金魚

冬部 圭

金魚

 土曜日、久しぶりに出向いた縁日で、金魚掬いをやっていた。息子がやりたいというので深く考えずに代金を払った。息子はあまりに闇雲にポイを動かしていたので、これは掬えないなと思って見守っていた。ポイが丈夫だったのか、予想に反して息子は小赤を一匹掬った。

「きんぎょさん」

 息子は誇らしげに金魚の入った袋を示した。

 妻はあまりいい顔をしなかったので、金魚掬いは動物虐待だなんて言うのかなと思ったら、

「どこに置くつもり?」

 と詰問された。

「玄関に金魚鉢があると風情があるよ」

 努めて冷静に提案したけれど、

「あなたたち、お世話をしないでしょ」

 妻の怒りを鎮めることはできなかった。

「きんぎょさんのおせわ、できるもん」

 息子は息子で妻に抗議して、混沌とする。金魚掬いひとつでこんなに揉めるかとうんざりしたけれど、何も考えずに息子に金魚掬いをやらせてあげた僕が悪い。

「金魚さんのお世話は父さんとやろう」

 と息子と妻に提案する。

「金魚を飼う用具はお父さんのお小遣いからね」

 妻は冷たく宣言する。息子のご機嫌を取ったら妻の機嫌が悪くなる。最適解は何だったのだろう?

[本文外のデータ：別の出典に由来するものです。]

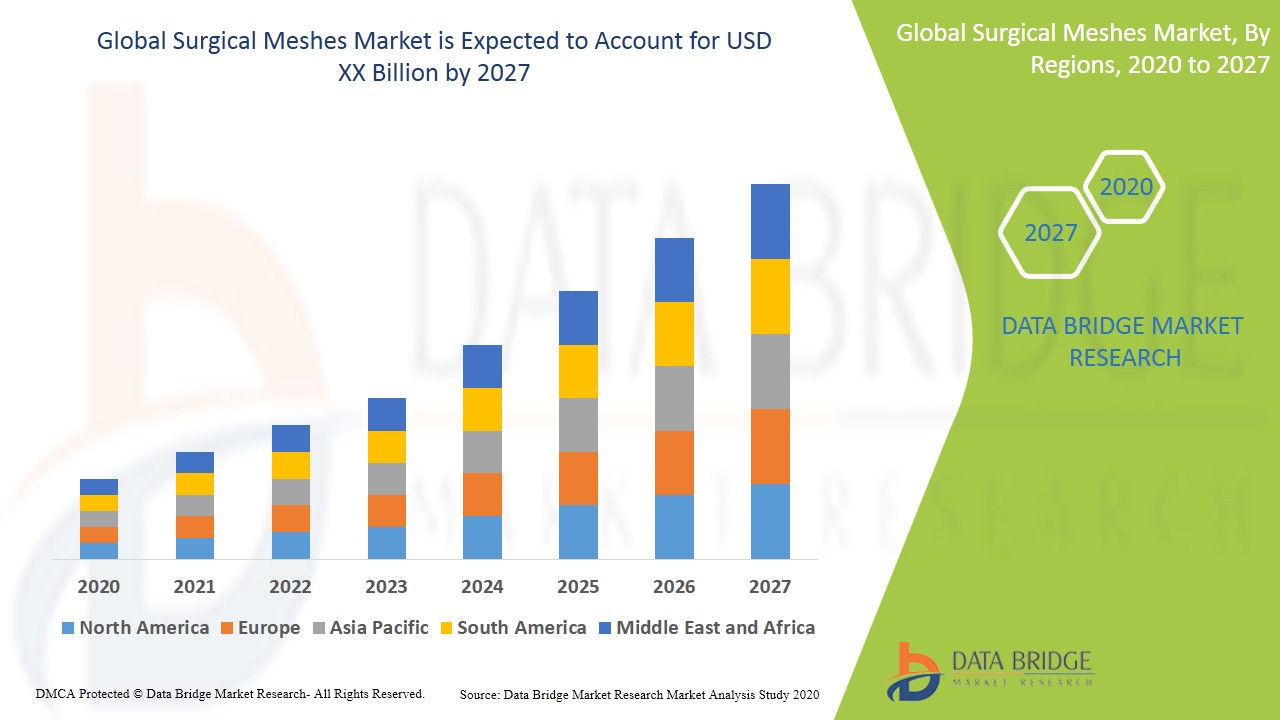 GlobalSurgical Meshes Market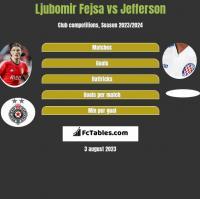 Ljubomir Fejsa vs Jefferson h2h player stats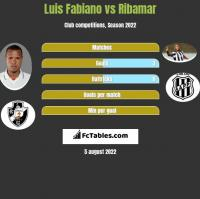 Luis Fabiano vs Ribamar h2h player stats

 金魚掬い以外で息子のご機嫌を取ればよかったか? でも、金魚を下げてニコニコしている息子を見ると、妻の機嫌を損ねたけれど、まあいいかという気持ちになる。そんなだから更に妻の機嫌が悪くなるのかもしれない。

 小さな金魚は長生きできそうになくて、息子はがっかりするんじゃないだろうかとも思うが、それも含めて経験かと割り切ることにする。

 かといって簡単に死なせたくないので、できる限りの手当てをしよう。何をどうしたらよいかはよく分からないけれど。

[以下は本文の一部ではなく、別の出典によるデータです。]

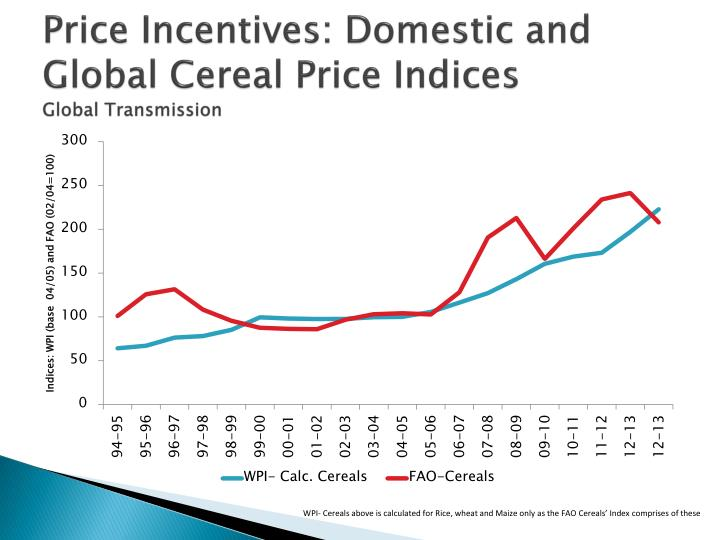 Price Incentives: Domestic and Global Cereal Price Indices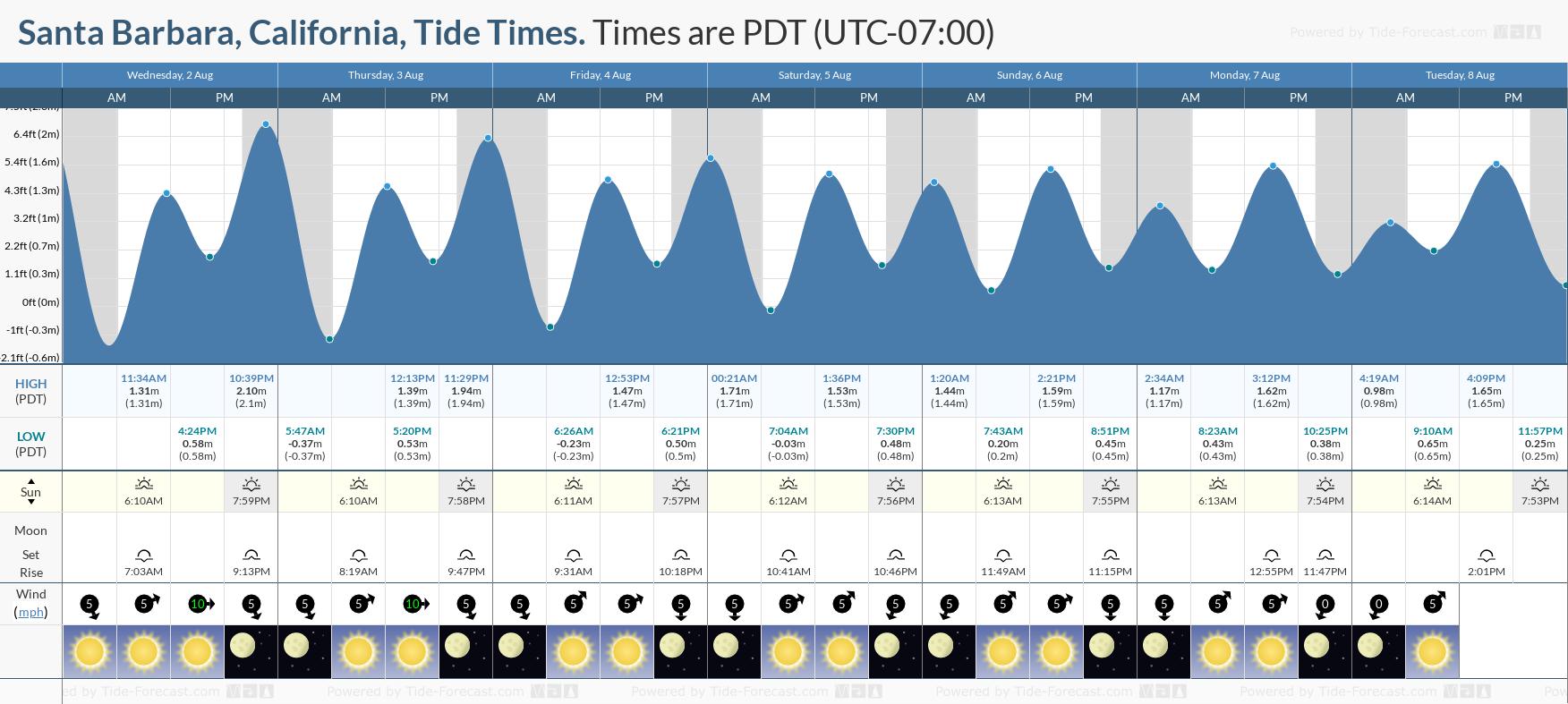 Tide Times And Tide Chart For Santa Barbara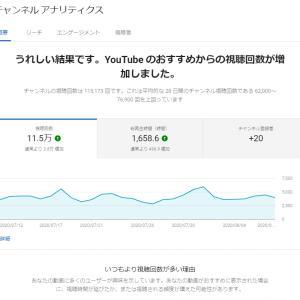 YouTuber 昔からおじん(fightersojin ファイターズおじん)のチャンネル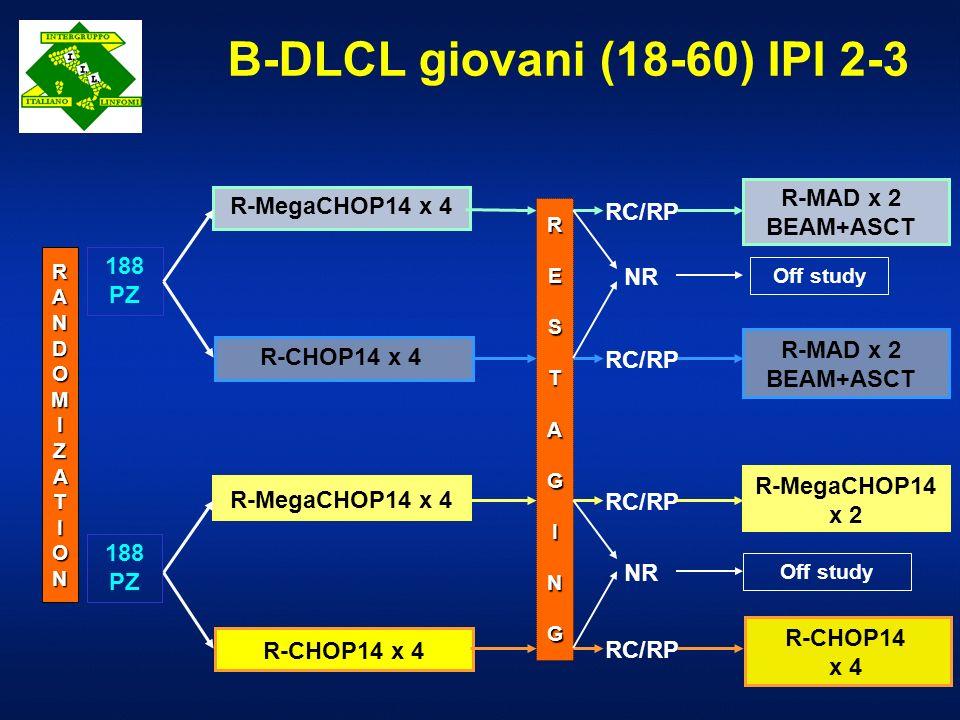B-DLCL giovani (18-60) IPI 2-3
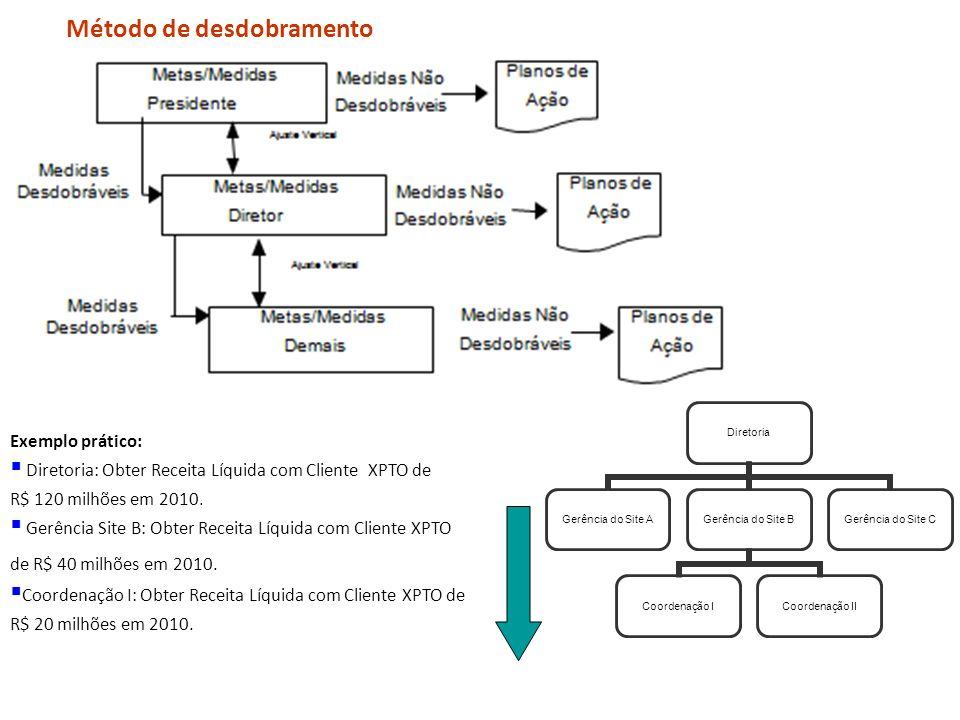 Regulamento GPD Método de desdobramento Exemplo prático:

 家に帰ってどうしようか考える。まずは手提げの袋から出してあげよう。我が家には水槽も金魚鉢もないので、バケツに水を張る。一時間程度水をなじませてから金魚をバケツに放す。一応泳いでくれている。

 金魚が泳いでいる姿を見て、息子が嬉しそうにしている。

「ほら、よかっただろ」

 妻に声を掛けると、

「長生きすればいいんだけど」

 と返事が返ってくる。あまり長生きすることを望んでいないような声色のように感じるのは僕が疚しく思っているからだろうか?

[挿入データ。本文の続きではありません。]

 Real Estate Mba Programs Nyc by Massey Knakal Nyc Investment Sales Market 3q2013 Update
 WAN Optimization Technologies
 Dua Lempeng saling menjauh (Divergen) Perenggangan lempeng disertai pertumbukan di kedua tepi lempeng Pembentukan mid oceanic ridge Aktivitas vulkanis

 水槽とエアポンプと餌と。いろいろ買おうとすると結構値段がするみたいだ。

慣れるまでは餌を与えない方がいいらしいということを聞いたので、まずは水槽か。水槽にしようか金魚鉢にしようかで迷う。


 翌日の日曜日、ホームセンターのペット用品のコーナーまで妻と息子を連れて行って、

「水槽でいいかな」

 と妻に訊く。

「あまり大きなのは邪魔になるから」

 妻には釘を刺される。

「これがいい」

 息子が指さしたのは妻の意に反して大きな水槽。

「あまり大きいとお世話が大変だよ。この位が丁度いいんだ」

 妻の顔色を窺いながらこの位かなと思う水槽を指さす。

「そうなの?」

 息子は不満というわけではなさそうだが不思議そうにしている。

「お魚さんの大きさや数を考えておうちの大きさを決めるの」

 妻が息子に説明する。

「おうちがせまくなると、おおきいおうちをかうんだね」

 理解できたかどうかわからないけれど、息子は無邪気に笑う。君が大きくなって、お家が狭いと言っても、簡単には大きなお家に引っ越せないけどと思ったけれど、そんな軽口をたたくと後が怖いので黙っている。

「くさもいれようよ」

 息子が水草を指さして更にねだる。

「金魚さんが長生きしたら、ご褒美に水草を入れてあげよう」

 妻はそんなことを言う。誰に対してのご褒美なんだろう。僕は疑問に思ったけれど、息子は気にならなかったようで、

「くさはこんどね」

 と妻の口調をまねて笑う。

 水草は息子に思いとどまらせることができたので、水槽と水槽に合う大きさのエアポンプだけを買って家に帰る。

 玄関の靴箱の上に水槽を置く。

 金魚の仮住まいのバケツの水と、家を出る前に作っておいた日向水を混ぜて水槽に注ぐ。更に水槽にエアポンプを入れる。エアポンプのスイッチを入れると優しい感じでプクプクと泡が出始める。

「ぶくぶく、すごい」

 エアポンプから出てくる泡を見て息子が喜ぶ。君が単純で良かった。簡単にご機嫌を取ることができる。君のお母さんのご機嫌を取るのは大変だけど。

 息子はエアポンプの泡で満たされた水槽で泳ぐ金魚を見ながらずっとにこにこしている。

 これで金魚さんは長生きしてくれるだろうかなんて考える一方で、できることはやったというわずかばかりの達成感を得る。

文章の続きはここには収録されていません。